# WHAT THE TASK REQUIRES
Copy out the flooring-height discussion below word for word, in full, leaving the entries after it untouched.

# PASSAGE GIVEN
Start

Most likely your hardwood, if 3/4", will be the determining factor and you will add various underlayments to bring up the other flooring material to the finished floor height you desire.
For instance, 1/4" hardie on a bed of thinset will bring that to approximately 3/8" and tile on that could add another 3/8".
Even if you are off a little, that's what transition pieces are made for.
Ralph is close. You need to estimate the height of each material, and then work toward the highest number. Carpet pad is 3/8" and the carpet might be another 1/2", but you need to allow for some crushing, the total height might be 3/4". Go from there.
Whenever you are asked if you can do a job, tell'em "Certainly, I can!" Then get busy and find out how to do it. T. Roosevelt
That can get tricky Don. I`m a stickler for keeping floor heights even from room to room....not a fan of saddles or reduction strips.

End

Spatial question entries
Start

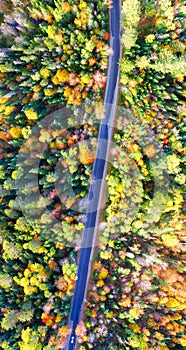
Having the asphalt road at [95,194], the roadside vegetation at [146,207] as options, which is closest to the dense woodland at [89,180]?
the roadside vegetation at [146,207]

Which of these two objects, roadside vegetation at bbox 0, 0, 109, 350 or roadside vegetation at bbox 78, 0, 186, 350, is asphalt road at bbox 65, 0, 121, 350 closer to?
roadside vegetation at bbox 0, 0, 109, 350

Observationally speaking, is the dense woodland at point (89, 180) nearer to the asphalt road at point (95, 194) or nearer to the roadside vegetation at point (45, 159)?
the roadside vegetation at point (45, 159)

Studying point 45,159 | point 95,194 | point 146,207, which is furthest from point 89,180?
point 146,207

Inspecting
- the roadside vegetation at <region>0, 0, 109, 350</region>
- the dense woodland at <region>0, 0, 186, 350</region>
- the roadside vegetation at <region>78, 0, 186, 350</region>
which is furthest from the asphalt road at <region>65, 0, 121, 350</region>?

End

# TASK ANSWER
Most likely your hardwood, if 3/4", will be the determining factor and you will add various underlayments to bring up the other flooring material to the finished floor height you desire.
For instance, 1/4" hardie on a bed of thinset will bring that to approximately 3/8" and tile on that could add another 3/8".
Even if you are off a little, that's what transition pieces are made for.
Ralph is close. You need to estimate the height of each material, and then work toward the highest number. Carpet pad is 3/8" and the carpet might be another 1/2", but you need to allow for some crushing, the total height might be 3/4". Go from there.
Whenever you are asked if you can do a job, tell'em "Certainly, I can!" Then get busy and find out how to do it. T. Roosevelt
That can get tricky Don. I`m a stickler for keeping floor heights even from room to room....not a fan of saddles or reduction strips.